First, you have to decide what is the total universe of stock that you are talking about. Is it all the shares of stock that the company could have outstanding, or is it only the issued and outstanding shares? This can provide very different results, so it is really important to use the right language. My default is that our universe is the issued and outstanding shares, unless I’m specifically told to do otherwise.

So let’s imagine a typical early stage Delaware corporation startup, with 10 million authorized shares. There are two initial cofounders, and they collectively hold 7 million shares. Their 7 million shares are 100% of the total issued and outstanding shares. That’s our starting point. If you are going to issue Barbara enough shares so she has 4% of the total, then how many shares is that? Well, after you issue Barbara’s shares, whatever number that may be, the initial cofounders will hold 96% of the total issued and outstanding shares. So 7 million shares is now 96% of X, the new number of issued and outstanding shares. Divide 7 million by 0.96. That should give you 7,291,677. Subtract 7 million from 7,291,677, and voila! You have the number of shares to issue to Barbara.

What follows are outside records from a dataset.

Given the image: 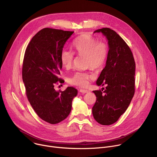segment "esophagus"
Returning a JSON list of instances; mask_svg holds the SVG:
<instances>
[{"mask_svg":"<svg viewBox=\"0 0 157 157\" xmlns=\"http://www.w3.org/2000/svg\"><path fill=\"white\" fill-rule=\"evenodd\" d=\"M79 91H80L81 93H82V94L87 93H89V92L88 90H87V89H81Z\"/></svg>","mask_w":157,"mask_h":157,"instance_id":"34e87169","label":"esophagus"}]
</instances>
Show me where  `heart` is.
<instances>
[{
	"mask_svg": "<svg viewBox=\"0 0 157 157\" xmlns=\"http://www.w3.org/2000/svg\"><path fill=\"white\" fill-rule=\"evenodd\" d=\"M73 47L78 54L85 55V61L87 66L94 68L102 67L105 63L108 55V47L104 41H98L94 37L88 34H82L76 38L73 43ZM75 58V53L71 50H63L60 59L62 64L66 68H71ZM94 78V75L88 71H78L68 79L70 84L86 87L89 81Z\"/></svg>",
	"mask_w": 157,
	"mask_h": 157,
	"instance_id": "1",
	"label": "heart"
}]
</instances>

That’s how I normally do it. However, let’s say that your universe is going to be all the shares that the company could have outstanding. Maybe someone promised Barbara 4% on a “fully-diluted basis,” meaning we assume that all stock vests, and all options, convertible notes, and warrants are exercised. This is going to be a higher number. If you have 7 million shares outstanding, and options and convertible notes for another 2 million, then our total universe is 9 million shares. So now you divide 9 million by 0.96, and you get 9,375,000. Subtract 9 million from that, and the different – 375,000 – is what you need to issue to Barbara. So, depending on how you define your universe, Barbara could get approximately 84,000 more shares.

One final tip: it’s better to say “I’m going to grant you X number of shares, which will be Y% at the time of issuance,” than to say “I’m going to grant you Y% of the company.” The reason is that when you say “I’m going to grant you Y% of the company,” the recipient hears “I’m always going to have Y%, and the company will have to issue new shares to me from time to time, so I can maintain my percentage.” They think they are getting anti-dilution protection, and you want to avoid that at all costs.